(Stored entries)
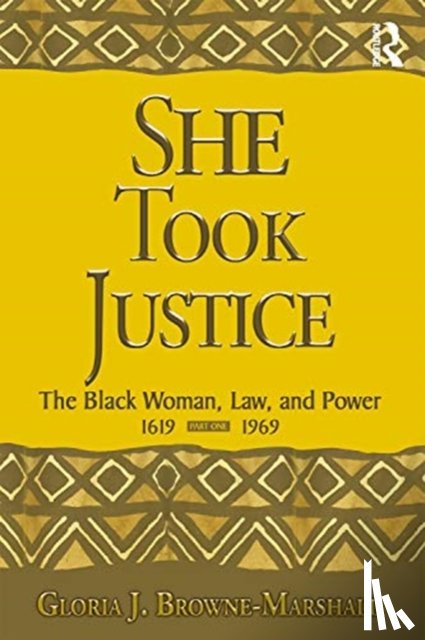 Browne-Marshall, Gloria J. - She Took Justice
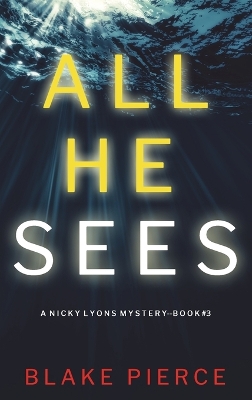 Book cover for All He Sees (A Nicky Lyons FBI Suspense Thriller-Book 3)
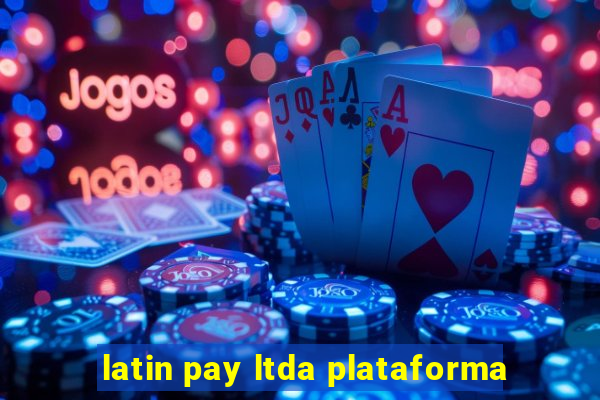 latin pay ltda plataforma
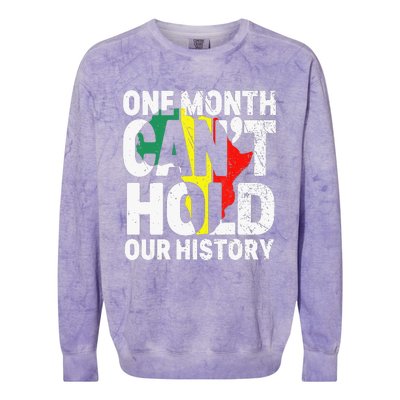 One Month Can't Hold Our History African Black History Month Colorblast Crewneck Sweatshirt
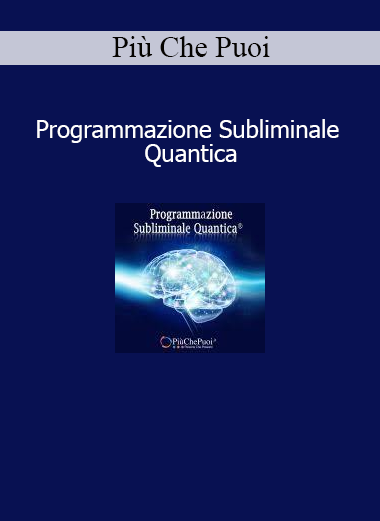 Più Che Puoi - Programmazione Subliminale Quantica audio per riprogrammazione mentale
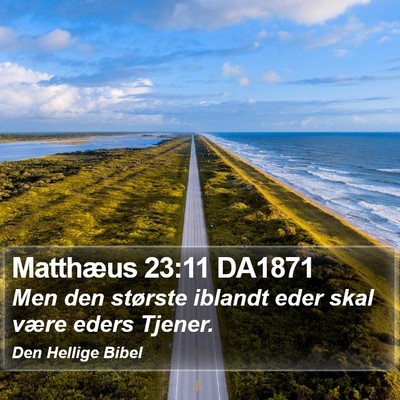 Matthæus 23:11 DA1871 Bible Verse Image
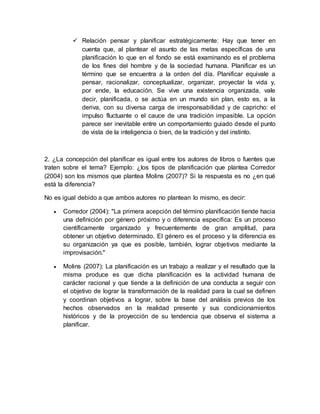  Relación pensar y planificar estratégicamente: Hay que tener en
cuenta que, al plantear el asunto de las metas específicas de una
planificación lo que en el fondo se está examinando es el problema
de los fines del hombre y de la sociedad humana. Planificar es un
término que se encuentra a la orden del día. Planificar equivale a
pensar, racionalizar, conceptualizar, organizar, proyectar la vida y,
por ende, la educación. Se vive una existencia organizada, vale
decir, planificada, o se actúa en un mundo sin plan, esto es, a la
deriva, con su diversa carga de irresponsabilidad y de capricho: el
impulso fluctuante o el cauce de una tradición impasible. La opción
parece ser inevitable entre un comportamiento guiado desde el punto
de vista de la inteligencia o bien, de la tradición y del instinto.
2. ¿La concepción del planificar es igual entre los autores de libros o fuentes que
traten sobre el tema? Ejemplo: ¿los tipos de planificación que plantea Corredor
(2004) son los mismos que plantea Molins (2007)? Si la respuesta es no ¿en qué
está la diferencia?
No es igual debido a que ambos autores no plantean lo mismo, es decir:
 Corredor (2004): "La primera acepción del término planificación tiende hacia
una definición por género próximo y o diferencia específica: Es un proceso
científicamente organizado y frecuentemente de gran amplitud, para
obtener un objetivo determinado. El género es el proceso y la diferencia es
su organización ya que es posible, también, lograr objetivos mediante la
improvisación."
 Molins (2007): La planificación es un trabajo a realizar y el resultado que la
misma produce es que dicha planificación es la actividad humana de
carácter racional y que tiende a la definición de una conducta a seguir con
el objetivo de lograr la transformación de la realidad para la cual se definen
y coordinan objetivos a lograr, sobre la base del análisis previos de los
hechos observados en la realidad presente y sus condicionamientos
históricos y de la proyección de su tendencia que observa el sistema a
planificar.
 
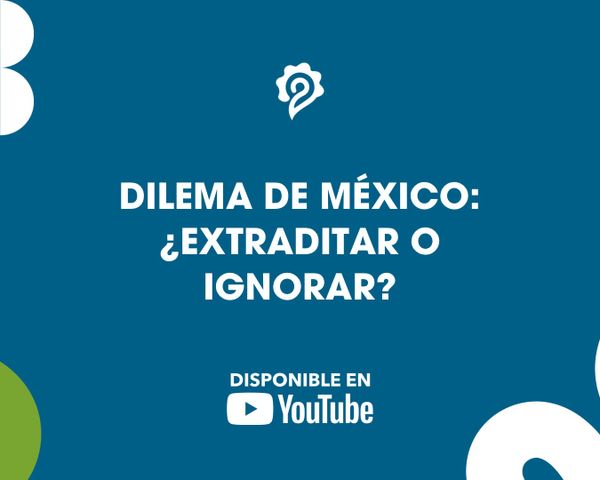 DILEMA DE MÉXICO: ¿EXTRADITAR O IGNORAR?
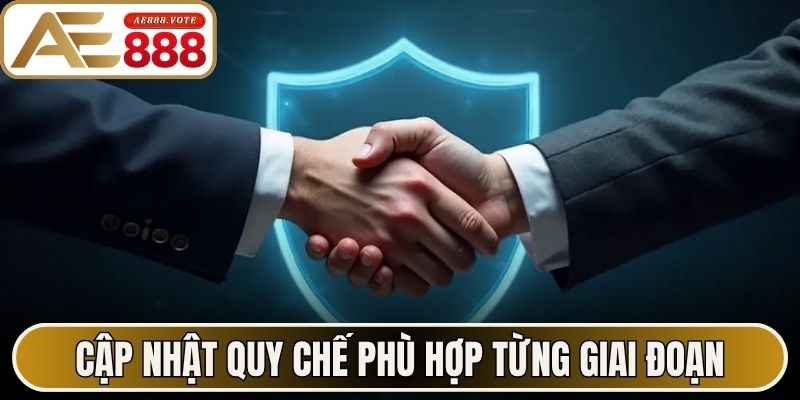 Điều Khoản Và Điều Kiện AE888 Quy Định Hội Viên Cần Biết 3 Cập nhật quy chế phù hợp từng giai đoạn phát triển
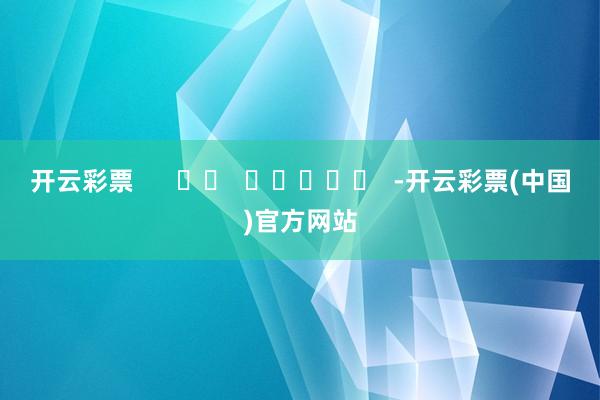 开云彩票      		  					  -开云彩票(中国)官方网站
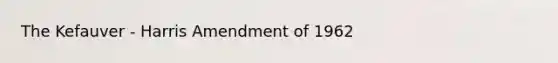 The Kefauver - Harris Amendment of 1962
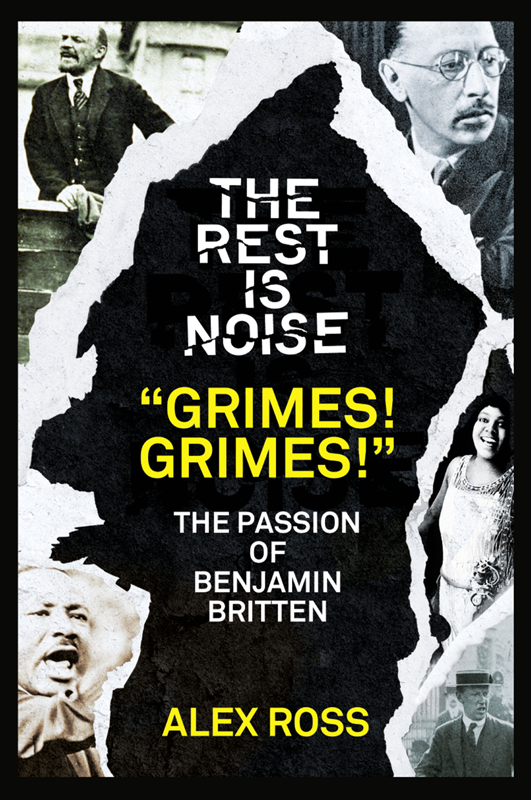 The Rest Is Noise Series:“Grimes! Grimes!”: The Passion of Benjamin Britten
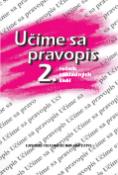 Kniha: Učíme sa pravopis 2. - ročník základných škôl - Anna Rýzková, Jozefína Benková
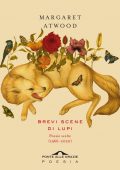 Margaret Atwood - Brevi scene di lupi (2020)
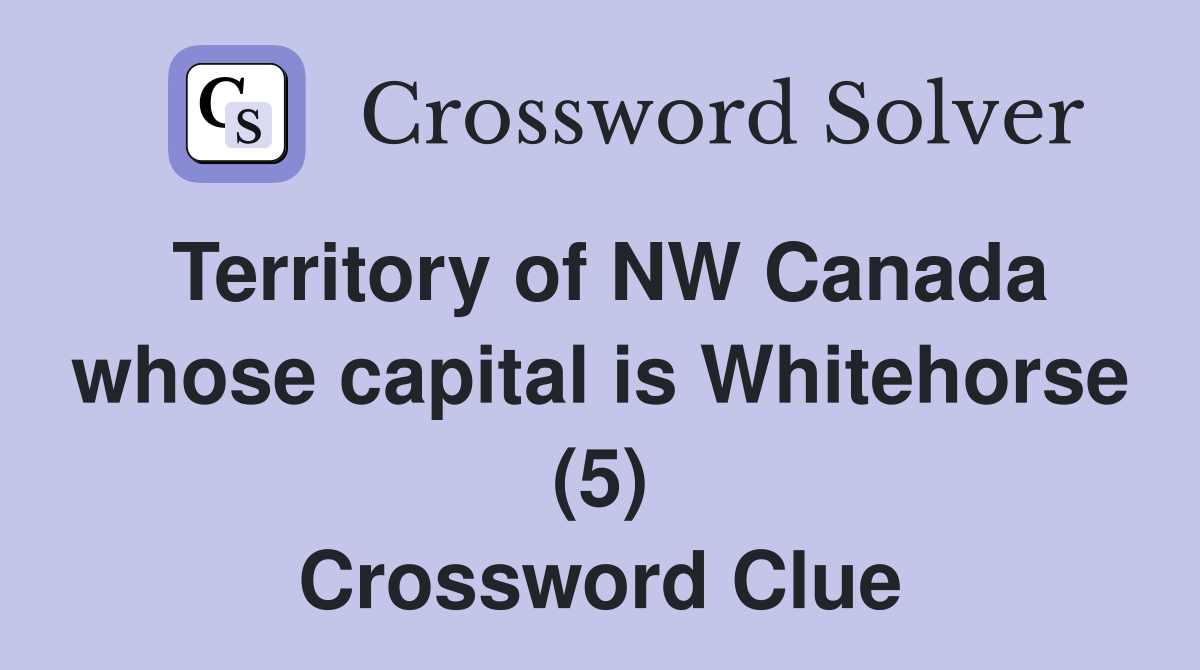 Territory of NW Canada whose capital is Whitehorse (5) Crossword Clue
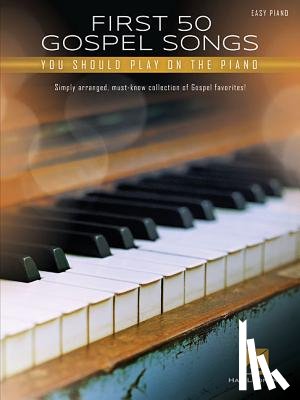 Hal Leonard Publishing Corporation - First 50 Gospel Songs You Should Play on Piano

Problem: The reply should hold the entries above from the line with "su organización ya" to the line with "The Rest Is", duplicated exactly, pictures excluded.

Answer space:
su organización ya que es posible, también, lograr objetivos mediante la
improvisación."
 Molins (2007): La planificación es un trabajo a realizar y el resultado que la
misma produce es que dicha planificación es la actividad humana de
carácter racional y que tiende a la definición de una conducta a seguir con
el objetivo de lograr la transformación de la realidad para la cual se definen
y coordinan objetivos a lograr, sobre la base del análisis previos de los
hechos observados en la realidad presente y sus condicionamientos
históricos y de la proyección de su tendencia que observa el sistema a
planificar.
 
 DILEMA DE MÉXICO: ¿EXTRADITAR O IGNORAR?
 Điều Khoản Và Điều Kiện AE888 Quy Định Hội Viên Cần Biết 3 Cập nhật quy chế phù hợp từng giai đoạn phát triển
 开云彩票      		  					  -开云彩票(中国)官方网站
 The Kefauver - Harris Amendment of 1962
 The Rest Is Noise Series:“Grimes! Grimes!”: The Passion of Benjamin Britten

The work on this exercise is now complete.